---
title: "Conventions for MLModels Implementation"
author: "Brian J Smith"
date: "2021-07-23"
output: rmarkdown::html_vignette
bibliography: bibliography.bib
vignette: >
  %\VignetteIndexEntry{Conventions for MLModels Implementation}
  %\VignetteEngine{knitr::rmarkdown}
  %\VignetteEncoding{UTF-8}
---

```{r setup, include = FALSE}
knitr::opts_chunk$set(
  collapse = TRUE,
  comment = "#>"
)
```


## Model Constructor Components

- `MLModel` is a function supplied by the **MachineShop** package.  It allows for the integration of statistical and machine learning models supplied by other R packages with the **MachineShop** model fitting, prediction, and performance assessment tools.

- The following are guidelines for writing model constructor functions that are wrappers around the `MLModel` function.

- In this context, the term "constructor" refers to the wrapper function and "source package" to the package supplying the original model implementation.


### Constructor Arguments

- The constructor should produce a valid model if called without any arguments; i.e., not have any required arguments.

- The source package defaults will be used for parameters with `NULL` values.

- Model formula, data, and weights are separate from model parameters and should not be defined as constructor arguments.


### name Slot

- Use the same name as the constructor.


### packages Slot

- Include all external packages whose functions are called directly from within the constructor.
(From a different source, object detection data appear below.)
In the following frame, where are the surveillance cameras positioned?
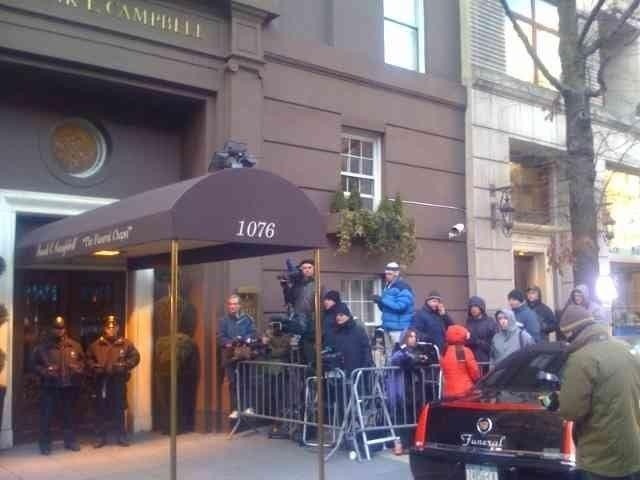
[448,223,466,239]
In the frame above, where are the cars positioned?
[411,334,640,480]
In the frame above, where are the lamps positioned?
[489,182,515,239]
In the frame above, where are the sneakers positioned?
[63,442,81,452]
[116,439,131,448]
[227,410,240,420]
[243,407,256,417]
[92,440,107,449]
[39,446,52,456]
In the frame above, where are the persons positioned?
[86,311,140,448]
[29,314,85,454]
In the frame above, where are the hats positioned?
[558,304,595,333]
[423,289,441,299]
[323,290,340,305]
[101,314,122,328]
[384,262,401,277]
[297,258,315,267]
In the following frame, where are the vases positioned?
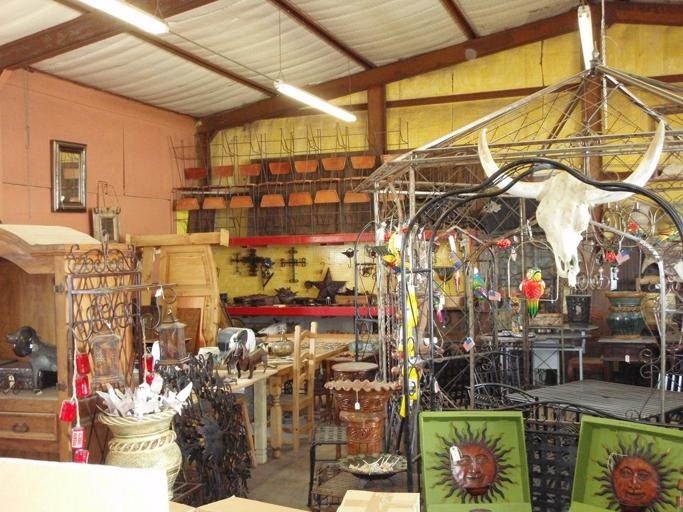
[605,290,646,339]
[641,293,675,335]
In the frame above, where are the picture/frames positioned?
[50,138,87,212]
[92,207,120,242]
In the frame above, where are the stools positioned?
[569,357,606,382]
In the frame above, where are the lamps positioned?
[94,322,124,383]
[158,308,190,365]
[78,1,168,36]
[578,5,594,68]
[273,79,355,123]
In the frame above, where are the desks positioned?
[213,369,280,463]
[310,470,423,507]
[600,336,656,382]
[256,341,349,459]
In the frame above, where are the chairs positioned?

- Use :: to reference source package functions.


### response_types Slot

- Include all response variable types (`"binary"`, `"factor"`, `"matrix"`, `"numeric"`, `"ordered"`, and/or `"Surv"`) that can be analyzed with the model.


### weights Slot

- Logical indicating whether the model supports case weights.


### params Slot

- List of parameter values set by the constructor, typically obtained internally with `new_params(environment())` if all arguments are to be passed to the source package fit function as supplied.  Additional steps may be needed to pass the constructor arguments to the source package in a different format; e.g., when some model parameters must be passed in a control structure, as in `C50Model` and `CForestModel`.


### fit Function

- The first three arguments should be `formula`, `data`, and `weights` followed by an ellipsis (`...`).
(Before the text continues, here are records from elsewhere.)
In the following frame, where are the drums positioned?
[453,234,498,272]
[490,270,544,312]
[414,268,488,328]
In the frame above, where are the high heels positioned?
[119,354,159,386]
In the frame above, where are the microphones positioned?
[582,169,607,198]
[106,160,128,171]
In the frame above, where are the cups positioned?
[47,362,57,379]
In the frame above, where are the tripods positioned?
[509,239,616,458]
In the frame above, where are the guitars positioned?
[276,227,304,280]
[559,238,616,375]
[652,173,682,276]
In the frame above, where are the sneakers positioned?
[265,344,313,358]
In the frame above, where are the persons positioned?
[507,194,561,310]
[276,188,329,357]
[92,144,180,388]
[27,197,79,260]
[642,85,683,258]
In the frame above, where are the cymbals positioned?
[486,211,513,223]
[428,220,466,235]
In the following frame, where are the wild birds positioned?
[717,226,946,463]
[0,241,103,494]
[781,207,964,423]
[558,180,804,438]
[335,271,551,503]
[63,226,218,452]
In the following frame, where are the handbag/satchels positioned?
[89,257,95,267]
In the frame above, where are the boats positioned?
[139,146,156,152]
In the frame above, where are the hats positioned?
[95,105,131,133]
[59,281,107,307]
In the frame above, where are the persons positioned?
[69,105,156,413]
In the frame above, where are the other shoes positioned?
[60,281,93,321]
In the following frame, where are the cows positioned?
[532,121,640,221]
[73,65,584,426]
- If weights are not supported, the following, or equivalent, should be included in the function:

```{r eval = FALSE}
if(!all(weights == 1)) warning("weights are not supported and will be ignored")
```

- Only add elements to the resulting fit object if they are needed and will be used in the `predict` or `varimp` functions.

- Return the fit object.


### predict Function

- The arguments are a model fit `object`, `newdata` frame, optionally `times` for prediction at survival time points, and an ellipsis.

- The predict function should return a vector or column matrix of probabilities for the second level of binary factors, a matrix whose columns contain the probabilities for factors with more than two levels, a matrix of predicted responses if matrix, a vector or column matrix of predicted responses if numeric, a matrix whose columns contain survival probabilities at `times` if supplied, or a vector of predicted survival means if `times` are not supplied.


### varimp Function

- Should have a single model fit `object` argument followed by an ellipsis.

- Variable importance results should generally be returned as a vector with elements named after the corresponding predictor variables.  The package will handle conversions to a data frame and `VariableImportance` object.  If there is more than one set of relevant variable importance measures, they can be returned as a matrix or data frame with predictor variable names as the row names.


## Documenting an MLModel


### Model Parameters

- Include the first sentences from the source package.

- Start sentences with the parameter value type (logical, numeric, character, etc.).

- Start sentences with lowercase.

- Omit indefinite articles (a, an, etc.) from the starting sentences.


### Details Section

- Include response types (binary, factor, matrix, numeric, ordered, and/or Surv).

- Include the following sentence:
  
> Default values for the \code{NULL} arguments and further model details can be
> found in the source link below.


### Return (Value) Section

- Include the following sentence:

> MLModel class object.


### See Also Section

- Include a link to the source package function and the other method functions shown below.

```
\code{\link[<source package>]{<fit function>}}, \code{\link{fit}},
\code{\link{resample}}
```

## Package Extensions

- If adding a new model to the package, save its source code in a file whose name begins with "ML_" followed by the model name, and ending with a .R extension; e.g., `"R/ML_CustomModel.R"`.

- Export the model in `NAMESPACE`.

- Add any required packages to the "Suggests" section of `DESCRIPTION`.

- Add the model to `R/models.R`.

- Add the model to `R/modelinfo.R`.

- Add a unit testing file to `tests/testthat`.